Onerosidade excessiva invalida exigência de pagamento mínimo em plano de saúde coletivo

Onerosidade excessiva invalida exigência de pagamento mínimo em plano de saúde coletivo

Para a Terceira Turma do Superior Tribunal de Justiça (STJ), a cláusula contratual de cobrança mínima, no caso de evasão de usuários de plano de saúde coletivo, que se torna, ela própria, fator de onerosidade excessiva para a estipulante e vantagem exagerada para a operadora, autoriza a revisão ou rescisão do contrato, nos termos dos artigos 478 e 479 do Código Civil de 2002.

O colegiado confirmou acórdão do Tribunal de Justiça de São Paulo (TJSP) que considerou inválida a cláusula de pagamento mínimo, mas afastou a aplicação do Código de Defesa do Consumidor (CDC) ao caso.

A controvérsia teve origem em ação de rescisão contratual ajuizada por uma empresa de serviços aeroportuários contra a operadora de plano de saúde. A autora alegou que o reajuste de preços aplicado ao plano coletivo seria abusivo e contestou a exigência de valores a título de cobrança mínima.

Exercícios propostos:
a – Reproduza fielmente a parte do texto sobre a cláusula de cobrança mínima que começa nas palavras "Para a Terceira" e termina depois de "Civil de 2002.".
b – De acordo com o texto sobre a cláusula de cobrança mínima, por que a Terceira Turma do STJ considerou que essa cláusula autoriza a revisão ou a rescisão do contrato? Responda em uma a três frases.

Dados fornecidos:
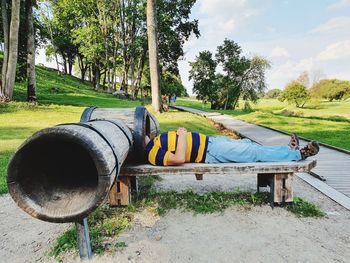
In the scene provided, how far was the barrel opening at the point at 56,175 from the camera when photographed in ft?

Respostas por tarefa:
a –
Para a Terceira Turma do Superior Tribunal de Justiça (STJ), a cláusula contratual de cobrança mínima, no caso de evasão de usuários de plano de saúde coletivo, que se torna, ela própria, fator de onerosidade excessiva para a estipulante e vantagem exagerada para a operadora, autoriza a revisão ou rescisão do contrato, nos termos dos artigos 478 e 479 do Código Civil de 2002.

b – No caso de evasão de usuários do plano coletivo, a cláusula de cobrança mínima tornou-se, ela própria, fator de onerosidade excessiva para a estipulante e de vantagem exagerada para a operadora. Nessa situação, os artigos 478 e 479 do Código Civil de 2002 permitem a revisão ou a rescisão do contrato.